> EXERCISE DIRECTIONS
Please repeat the lines below, exactly and only, from the one that holds "United States, site lebec_CA-39." through the one that holds "common name: mountain lion".

> INFORMATION SHOWN

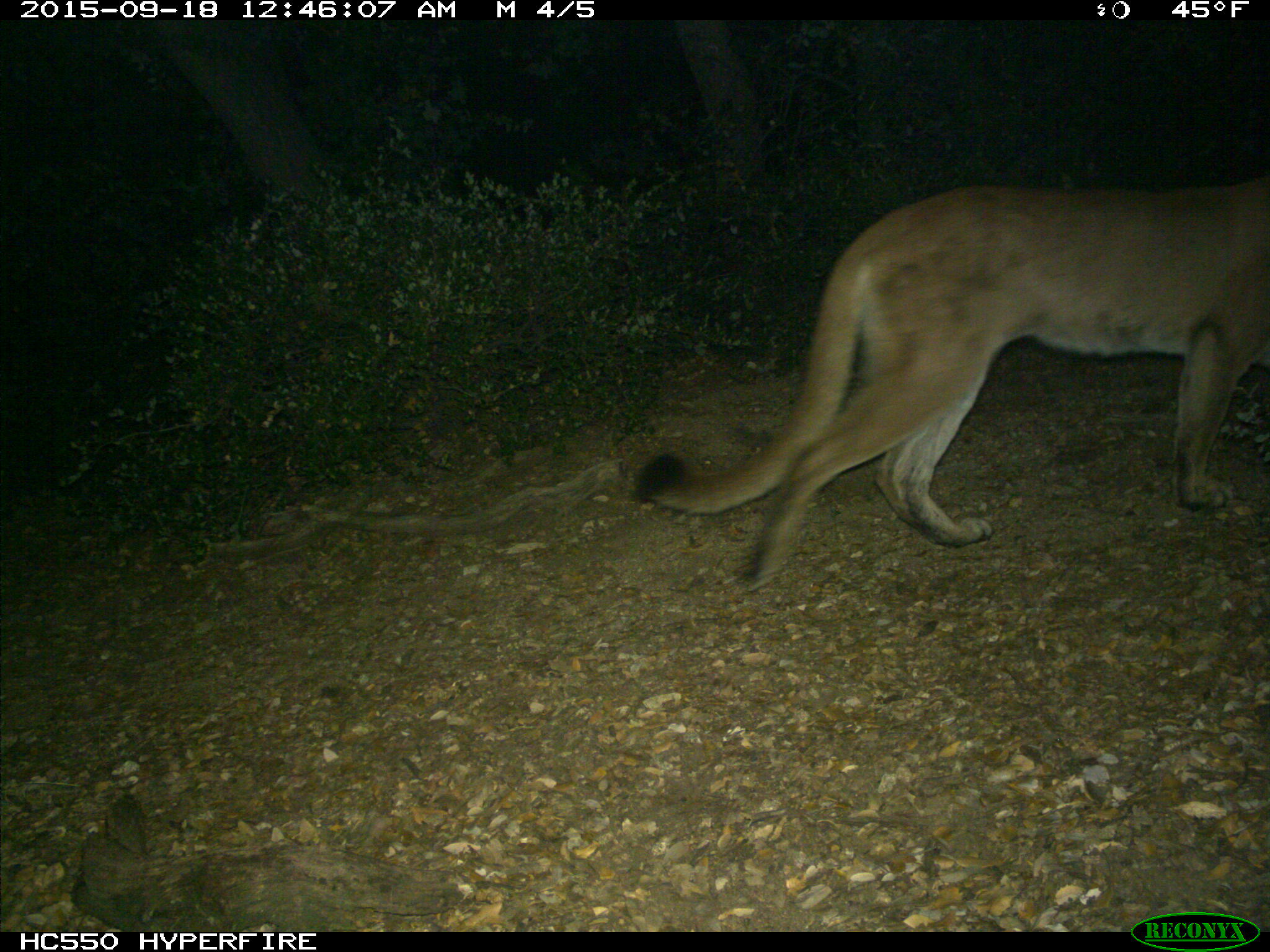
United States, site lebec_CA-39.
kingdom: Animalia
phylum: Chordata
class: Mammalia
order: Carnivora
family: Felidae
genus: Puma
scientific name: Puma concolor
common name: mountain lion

--

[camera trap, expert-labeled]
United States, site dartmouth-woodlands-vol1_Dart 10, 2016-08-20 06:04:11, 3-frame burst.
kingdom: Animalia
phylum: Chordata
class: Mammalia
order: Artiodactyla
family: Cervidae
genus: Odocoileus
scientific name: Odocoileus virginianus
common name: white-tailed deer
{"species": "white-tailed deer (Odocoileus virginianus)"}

> SOLUTION TO THE EXERCISE
United States, site lebec_CA-39.
kingdom: Animalia
phylum: Chordata
class: Mammalia
order: Carnivora
family: Felidae
genus: Puma
scientific name: Puma concolor
common name: mountain lion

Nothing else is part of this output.